ただ黙ったまま言葉を発しない二人をベットの上で見遣って、C.Cはため息を落とす。仕方ないなと小さく呟けば、スザクの肩がまたビクリと揺れた。
「二人とも、邪魔だからどけろ。」
そう言ってベットから降りたC.Cは手を振って二人に避けろと指図する。意味が判らないままに、ルルーシュが立ったままのスザクの肩を押してベットの間から抜け出せば。
ドスンと音がすると同時に、C.Cが乗っていたベットが一気にもう片方に寄せられた。
「こうすれば文句は無いだろう?」
か弱い女に力仕事をさせるなんて、と。力尽きたのか肩を落として床に座り込んでいるC.Cを、二人は呆然と見つめる。
「全く、相互理解もまだのくせに一端に自分の権利ばかりは主張するだなんて、何て傲慢なんだお前は。」
信じられないな、と吐き捨ててからC.Cはまたベットの上に寝そべった。腕にはしっかりとチーズ君を抱いて、少し眠ると呟く。
「…C.C?」
ルルーシュの声にも、C.Cは躯を更にベットに沈めるだけで。
「えぇと…。」
スザクが困惑した様子で声を漏らすのにも、既に反応しない。
「…とりあえず、真ん中の窪み、埋めようか…?」
2つのベットを寄せたのは良いが、真ん中の窪みに躯が沈み込むのは寝心地が悪いだろうと。スザクはそそくさとクローゼットの中を漁り、替えのシーツ類を取り出した。

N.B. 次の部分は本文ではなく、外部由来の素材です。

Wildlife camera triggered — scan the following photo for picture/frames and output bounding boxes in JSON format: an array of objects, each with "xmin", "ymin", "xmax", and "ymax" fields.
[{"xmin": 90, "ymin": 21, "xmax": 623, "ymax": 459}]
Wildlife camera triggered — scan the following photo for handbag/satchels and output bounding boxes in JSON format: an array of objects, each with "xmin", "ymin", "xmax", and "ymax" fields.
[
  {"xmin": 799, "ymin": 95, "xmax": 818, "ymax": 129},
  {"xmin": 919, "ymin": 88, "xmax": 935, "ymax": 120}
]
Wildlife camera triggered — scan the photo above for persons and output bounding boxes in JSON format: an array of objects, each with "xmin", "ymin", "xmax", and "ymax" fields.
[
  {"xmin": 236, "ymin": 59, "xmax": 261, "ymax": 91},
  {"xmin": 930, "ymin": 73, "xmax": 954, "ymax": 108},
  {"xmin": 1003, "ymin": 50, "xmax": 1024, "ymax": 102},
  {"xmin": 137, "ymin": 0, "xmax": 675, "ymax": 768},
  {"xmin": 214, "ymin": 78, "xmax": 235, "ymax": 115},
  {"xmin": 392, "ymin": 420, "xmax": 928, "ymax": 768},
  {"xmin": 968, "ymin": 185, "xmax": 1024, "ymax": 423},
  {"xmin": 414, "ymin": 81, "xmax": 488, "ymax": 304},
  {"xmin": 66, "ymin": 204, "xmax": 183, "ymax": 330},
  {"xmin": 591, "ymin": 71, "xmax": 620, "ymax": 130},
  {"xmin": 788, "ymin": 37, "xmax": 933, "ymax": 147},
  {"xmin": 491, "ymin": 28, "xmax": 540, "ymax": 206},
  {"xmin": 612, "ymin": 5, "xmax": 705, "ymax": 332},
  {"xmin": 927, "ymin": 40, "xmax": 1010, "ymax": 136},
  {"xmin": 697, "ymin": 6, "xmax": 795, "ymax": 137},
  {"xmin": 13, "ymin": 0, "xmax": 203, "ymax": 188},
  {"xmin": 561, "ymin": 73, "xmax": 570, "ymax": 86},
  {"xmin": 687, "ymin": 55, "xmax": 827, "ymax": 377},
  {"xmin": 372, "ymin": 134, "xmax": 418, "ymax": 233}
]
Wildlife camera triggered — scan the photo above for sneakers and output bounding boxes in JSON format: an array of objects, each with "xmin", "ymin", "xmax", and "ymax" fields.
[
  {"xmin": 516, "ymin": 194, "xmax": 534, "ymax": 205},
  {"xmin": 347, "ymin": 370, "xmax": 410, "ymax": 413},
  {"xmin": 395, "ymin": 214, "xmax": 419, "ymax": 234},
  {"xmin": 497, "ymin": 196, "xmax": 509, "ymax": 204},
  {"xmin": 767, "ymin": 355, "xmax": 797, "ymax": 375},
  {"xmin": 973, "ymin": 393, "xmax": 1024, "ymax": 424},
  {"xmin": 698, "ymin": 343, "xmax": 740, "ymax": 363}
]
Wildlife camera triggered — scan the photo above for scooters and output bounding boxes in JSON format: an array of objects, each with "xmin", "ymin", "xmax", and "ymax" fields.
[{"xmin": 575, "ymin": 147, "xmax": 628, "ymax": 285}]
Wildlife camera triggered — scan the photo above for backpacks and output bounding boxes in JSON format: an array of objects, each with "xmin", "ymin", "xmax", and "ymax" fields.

そうしてルルーシュと視線が合うと、バツが悪そうに苦笑する。
「……傲慢だって。」
初めて言われた、と呟くスザクに、少しだけルルーシュは笑みを零した。
「そんなの…、再会した時からだよスザク。お前は自分の主張ばかりで、少しも俺たちの言葉を酌んでくれなかったじゃないか。」
その言葉が、非難ではなかったからか。スザクは同じように少しだけ笑みを浮かべると、黙ってルルーシュを見つめる。
「でもそれがお前だからな。俺もナナリーも、そんなお前だって知っていたから。…そんなお前が好きだったから、それで良かったんだ。」
お前は昔から何一つ変わっていないよ、と。
そんな風に呟くルルーシュの表情も、昔の幼い頃に戻ったようで。スザクは軽く瞠目すると同時に、持っていたシーツごとルルーシュへと腕を伸ばした。
無意識のうちに為されたその行為に、どんな意味があるのかなど。
埋められない距離を抱えたままに二人には、未だ分からなかった。